Entries shown Block Start

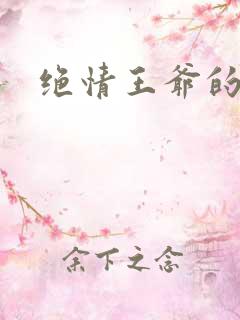 绝情王爷的丑妃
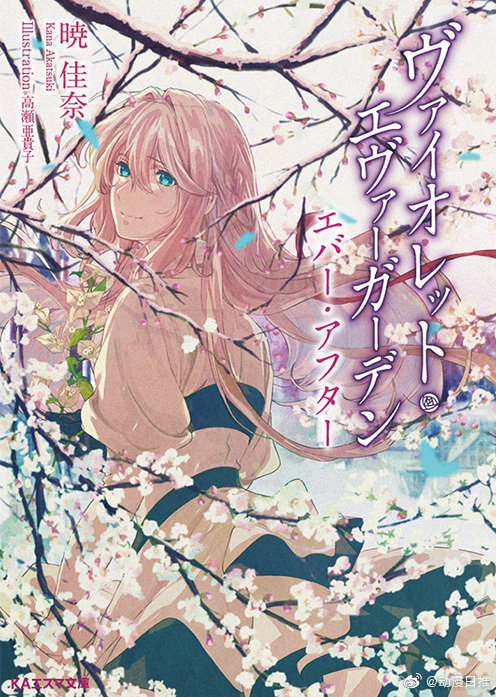 原作文库 最新刊封面公开 3月27日发售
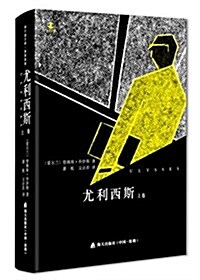 尤利西斯(普及版)(套裝共2冊) (平裝, 第1版)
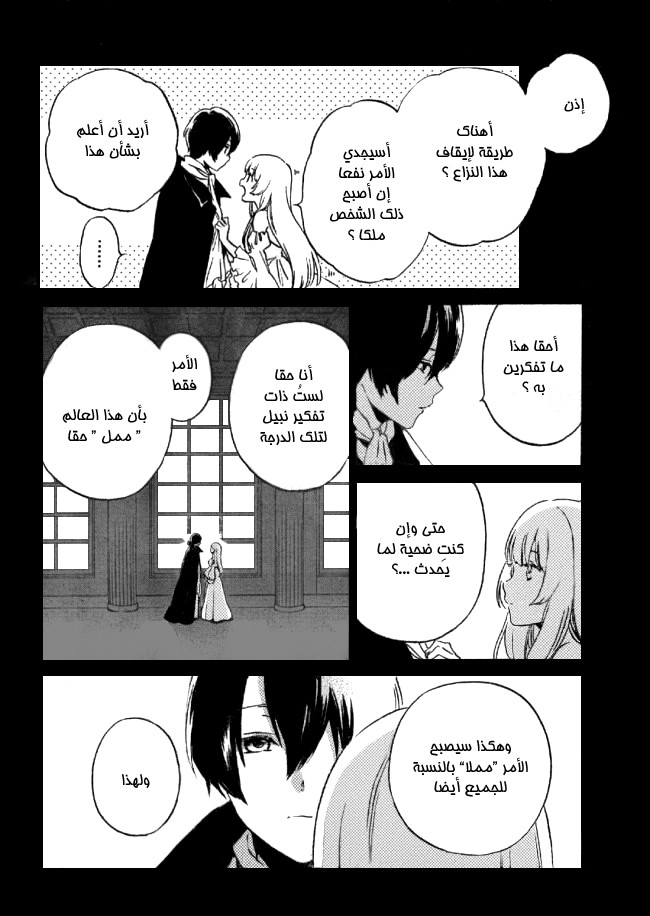 Kurenai Ouji: Chapter 94 - Page 12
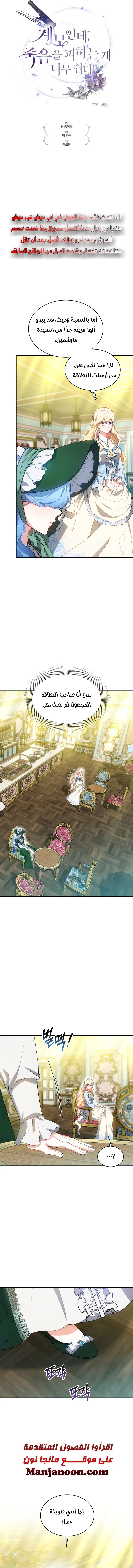 Read Living as the Villain’s Stepmother AR Manga Online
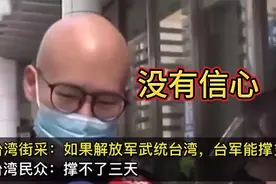 台湾街头采访民众，听听他们都怎么说台军？视频封面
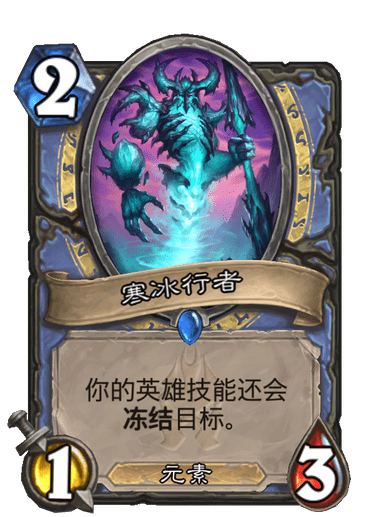 寒冰行者 寒冰行者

Entries shown Block End

**Assignment:** Output exactly the lines from the line with "原作文库 最新刊封面公开 3月27日发售" to the last line of the records, including both, and leave every picture out.

**Response to this exercise:**
 原作文库 最新刊封面公开 3月27日发售
 尤利西斯(普及版)(套裝共2冊) (平裝, 第1版)
 Kurenai Ouji: Chapter 94 - Page 12
 Read Living as the Villain’s Stepmother AR Manga Online
 台湾街头采访民众，听听他们都怎么说台军？视频封面
 寒冰行者 寒冰行者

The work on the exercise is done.